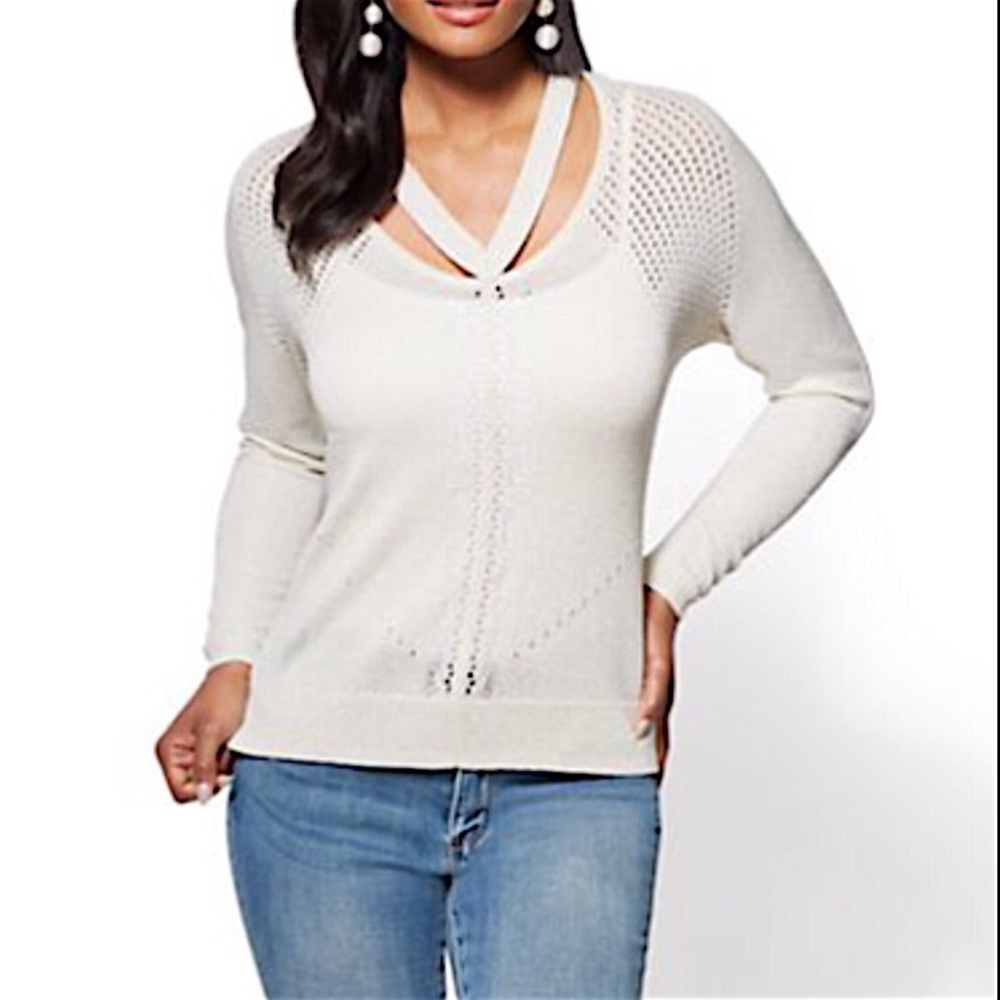 ✨HP ✨ NY&C Metallic V Neck Cut Out Sweater - NWOT
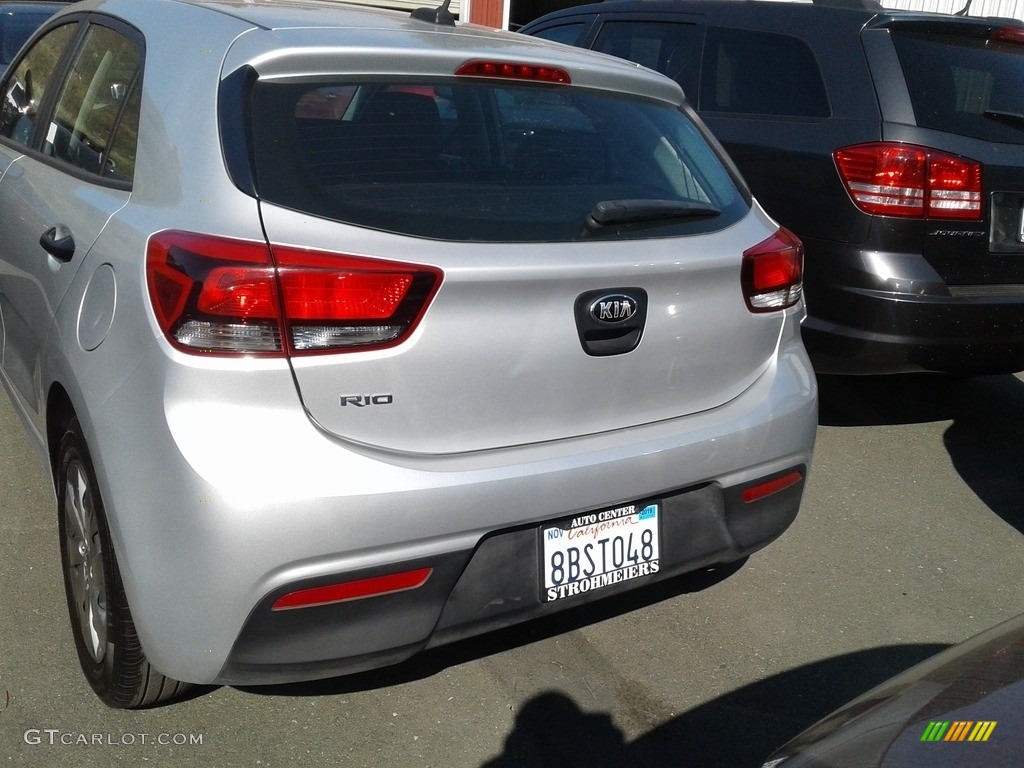 2018 Rio LX - Silky Silver / Black photo #10
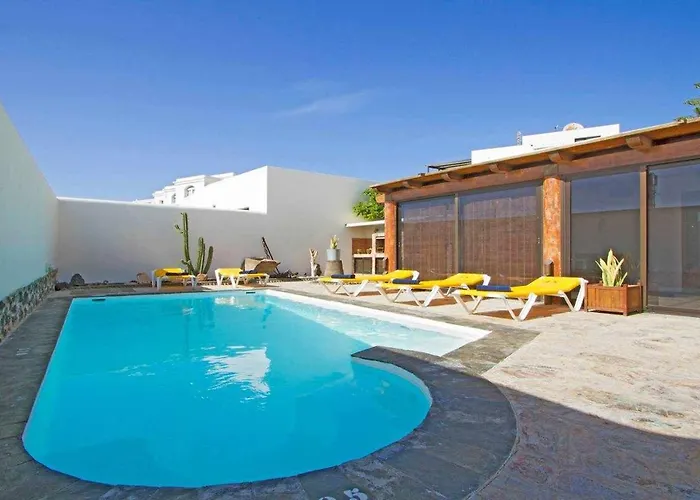 Villa V Princesa. Piscina Con Piscina Climatizada Y Bbq Puerto del Carmen (Lanzarote)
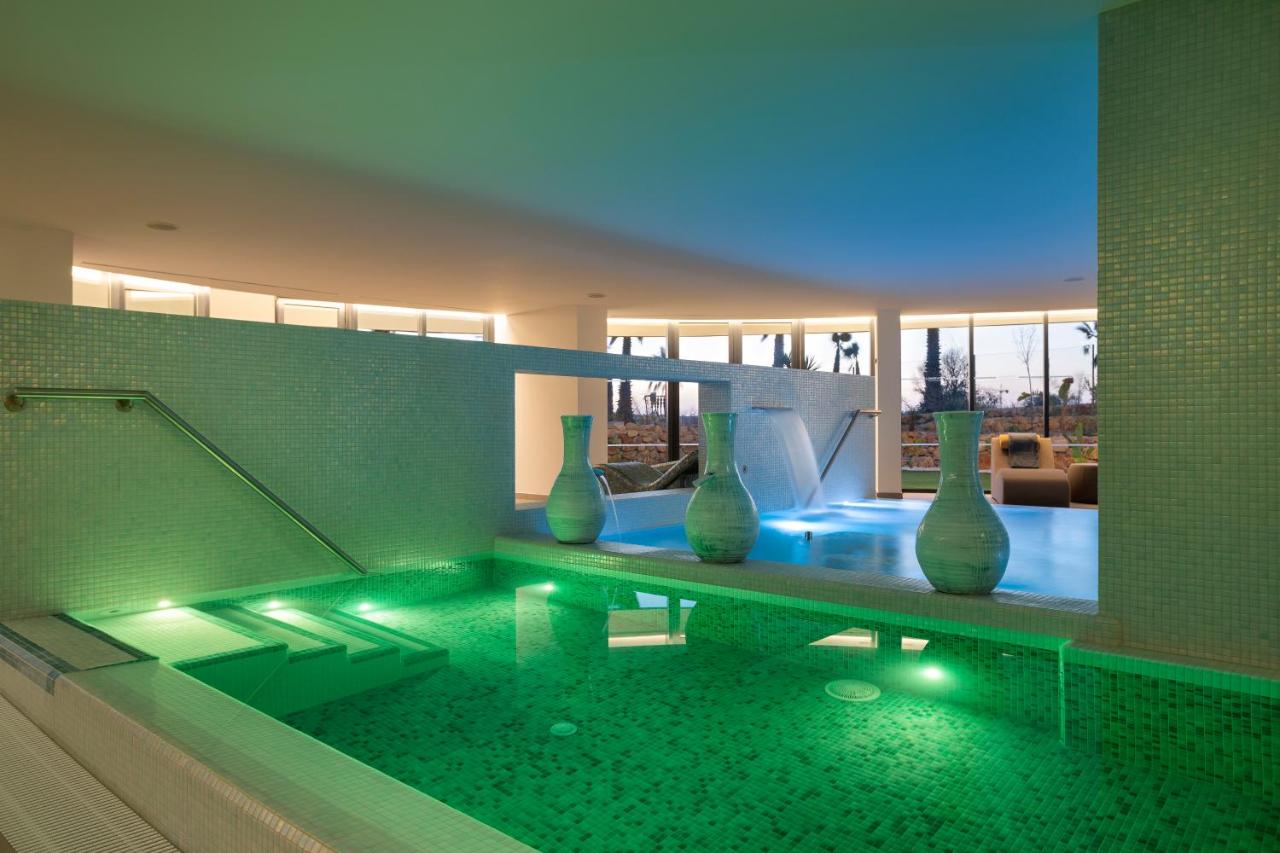 Heated swimming pool: Longevity Health & Wellness Hotel - Adults Only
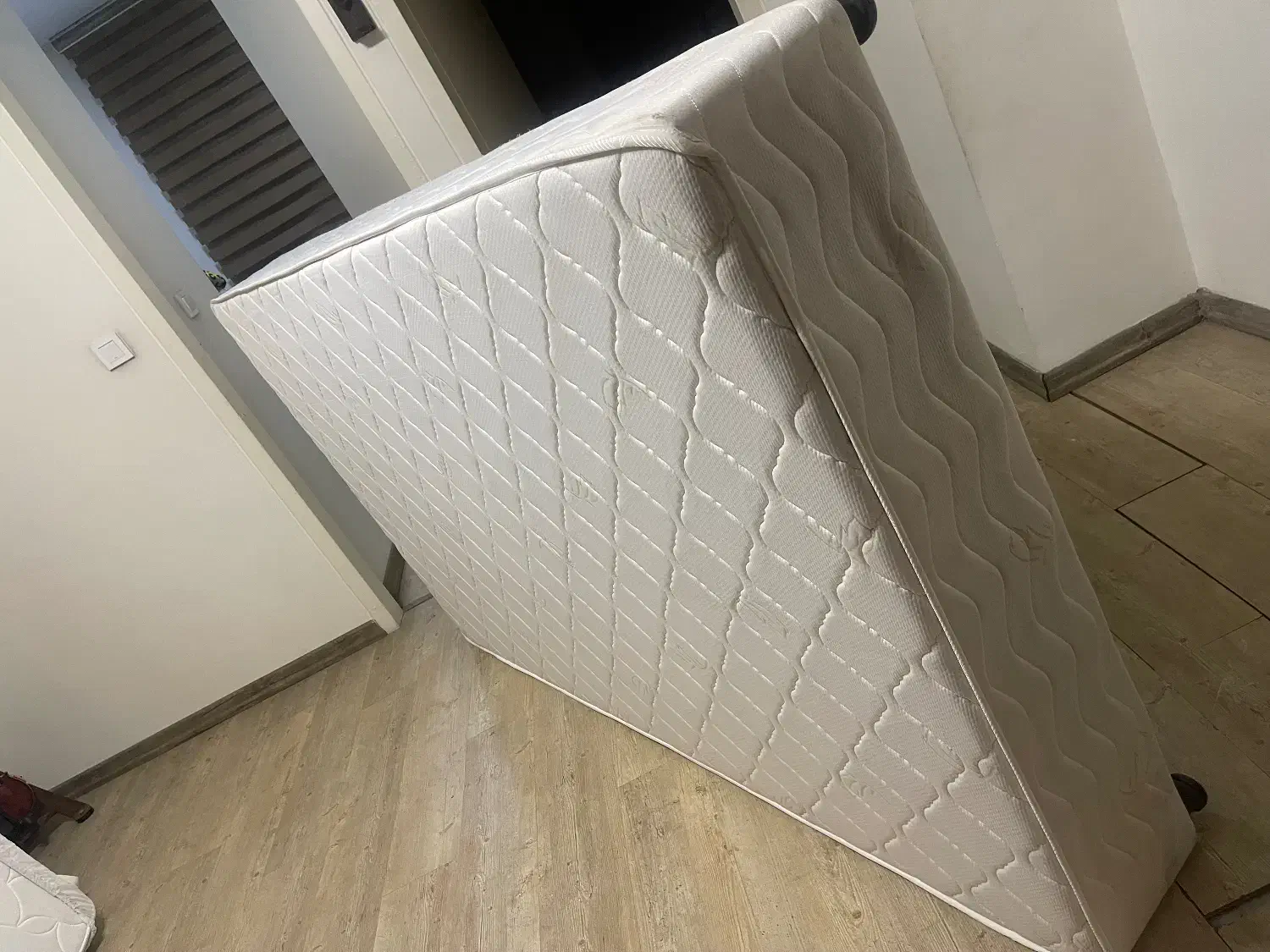 تخت ۱۲۰ سانت کوئین|تخت و سرویس خواب|تهران, والفجر|دیوار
======
## Your instructions
The result should be an exact copy of every entry above, with no pictures included.

## Output below
 ✨HP ✨ NY&C Metallic V Neck Cut Out Sweater - NWOT
 2018 Rio LX - Silky Silver / Black photo #10
 Villa V Princesa. Piscina Con Piscina Climatizada Y Bbq Puerto del Carmen (Lanzarote)
 Heated swimming pool: Longevity Health & Wellness Hotel - Adults Only
 تخت ۱۲۰ سانت کوئین|تخت و سرویس خواب|تهران, والفجر|دیوار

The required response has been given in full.